Meeting of the Parliament (Hybrid) 15 June 2021
I offer my congratulations to Evelyn Tweed and Siobhian Brown on their first speeches.
Many colleagues have raised during the debate the importance of women in the NHS and social care workforces. Again, my heartfelt thanks go to every single one of those women. I do not think that we can ever thank them enough. Annie Wells and Carol Mochan both mentioned the heroic efforts of transvaginal mesh survivors. The injuries that they faced are appalling, and we must ensure that they have the resolution that they need and that they can be assured of our support going forward.
Many colleagues have noted that women generally live longer. We have to ensure that women receive the later-life and end-of-life care that gives them the dignity and choice that they deserve. Choice in palliative care is essential. One of the greatest barriers to women receiving healthcare is access. Women report difficulties in accessing appointments and in how to fit them around caring, childcare and other responsibilities.

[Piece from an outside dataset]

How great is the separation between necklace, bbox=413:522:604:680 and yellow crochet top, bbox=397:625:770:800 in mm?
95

We need to make sure that there are flexible appointments at convenient times for those who need them. The difficulties are often worse for women from black, Asian and minority ethnic backgrounds, disabled women and Gypsy Traveller women.
I have spoken several times in the chamber so far about the need to work across portfolios to ensure that we deal with the inequalities in particular services and the other factors that exacerbate those inequalities.

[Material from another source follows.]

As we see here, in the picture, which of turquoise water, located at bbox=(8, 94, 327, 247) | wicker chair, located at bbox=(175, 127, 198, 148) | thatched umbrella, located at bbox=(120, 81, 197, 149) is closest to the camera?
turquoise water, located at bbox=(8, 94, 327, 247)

Income inequality is a driver of poor health. Those with a lower income are less likely to be able to afford good-quality food and more likely to live in poor-quality housing and, ultimately, they are likely to die younger than their peers. Food bank use is at a high. The situation has been exacerbated by the pandemic, but it is also exacerbated by inequalities. That inequality is not being lessened for those who are on furlough and getting 80 per cent of an already poor wage. We have an obligation to take the issue seriously this session. Public Health Scotland suggests on its website that a universal basic income could tackle that, which is something that we would obviously support.
In the coming session, the proposed national care service will also be important for women’s health. As we are all aware, providing care, particularly unpaid care, is a highly gendered role. The establishment of a national care service will, I hope, work to remove some of that burden. Guaranteed minimum respite hours for unpaid carers would give women in particular the ability to plan breaks. As I said earlier, we believe that carers should be entitled to flexible healthcare appointments,
Mental health is not an area that is particularly covered when we talk about women’s health. As many members have mentioned at various times, mental health support is critical, whether that be in supporting those with post-natal depression or in supporting women struggling with menopause. We need to see a shift in funding for mental health and more focus on talking therapies and peer support. Many women to whom I have spoken would like to see more peer support built in, particularly in relation to menopause support.
Finally, I highlight the improvements that we need to make, as Emma Roddick outlined, to trans and non-binary healthcare when we are designing services. Some non-binary and trans people bleed and they will require many of the services that we have spoken about today. We need to ensure that services are accessible to them and meet their needs as well. We need to end the years-long wait for gender clinics and ensure that the health service recognises the needs of that often very marginalised community.